== 本文抜粋 ==

00343_国立大学医学部教授へ贈り物や接待をした場合の法的リスク

刑法198条は、
「賄賂を供与し、またはその申込みもしくは約束をした者は、3年以下の懲役または250万円以下の罰金に処する」
と規定し、公務員に公権力の行使に関して何らかの便宜をはかってもらうために、金品などを提供したりする行為を
「贈賄罪」
としています。

そして、ここでいう
「公務員」
について、刑法は、
「この法律において公務員とは、国または地方公共団体の職員その他法令により公務に従事する議員、委員その他の職員をいう」
と定義しています。

このように、公務員に対し、公権力の行使に関して何らかの便宜をはかってもらうために、金品などを提供したりすることは厳罰をもって禁止されています。

ところで、一口に公務員といっても、霞が関の中央省庁に勤務している一見して明らかな公務員から、かつての旧国鉄、旧電信電話公社のように、民間の鉄道会社や電話会社と変わらない業務を行っている公務員もいます。

== 提供資料 ==
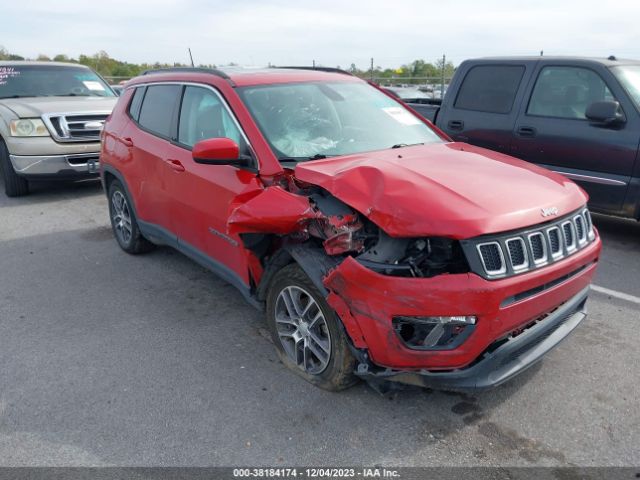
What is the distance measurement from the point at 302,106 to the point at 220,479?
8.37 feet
--
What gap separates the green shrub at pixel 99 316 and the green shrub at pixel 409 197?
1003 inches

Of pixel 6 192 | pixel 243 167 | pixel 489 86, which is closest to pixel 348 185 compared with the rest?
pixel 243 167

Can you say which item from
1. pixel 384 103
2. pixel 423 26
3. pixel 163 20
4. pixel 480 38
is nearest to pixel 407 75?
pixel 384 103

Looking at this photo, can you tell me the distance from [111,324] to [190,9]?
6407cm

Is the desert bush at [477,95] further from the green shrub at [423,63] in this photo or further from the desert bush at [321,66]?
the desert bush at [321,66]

== やってみよう ==
公務員への贈賄罪を扱った本文を、最後の文のあとから書き継いでもらえますか？

== 回答 ==
その後、このような民間企業と同様の業務を行っていた公務員などは、所属先が民営化したり、また、行政改革推進法の施行など、一連の行政改革などによりその所属先が独立行政法人として組織改変などが行われたことなどによりその身分を失うこととなりました。

その一方で、独立行政法人造幣局など、一部の
「業務の停滞が国民生活又は社会経済の安定に直接かつ著しい支障を及ぼすと認められる」
業務を行う独立行政法人の役職員は、公務員としての身分を保持することとされる場合があります。

国立大学は、かつては、その名のとおり国が運営する大学でしたが、一連の行政改革等により、その運営主体が国から国立大学法人に移行することとなり、これまで公務員の地位を有していた国立大学の教授や職員は、その地位を失うこととなりました。

国立大学医学部教授といっても、もはや公務員ではない以上、例えば
「インフルエンザ新薬開発のプロジェクトに参加するための便宜を図ってもらうこと」
を目的にゴルフ接待をしても収賄罪は成立しないようにも考えられます。

しかしながら、国立大学法人法19条は、
「国立大学法人の役員及び職員は、刑法その他の罰則の適用については、法令により公務に従事する職員とみなす」
とし、刑法などの罰則が適用される限りにおいて、国立大学の教授や職員は、公務員とみなされますので、高中社長の行為は贈賄罪に該当する可能性があります。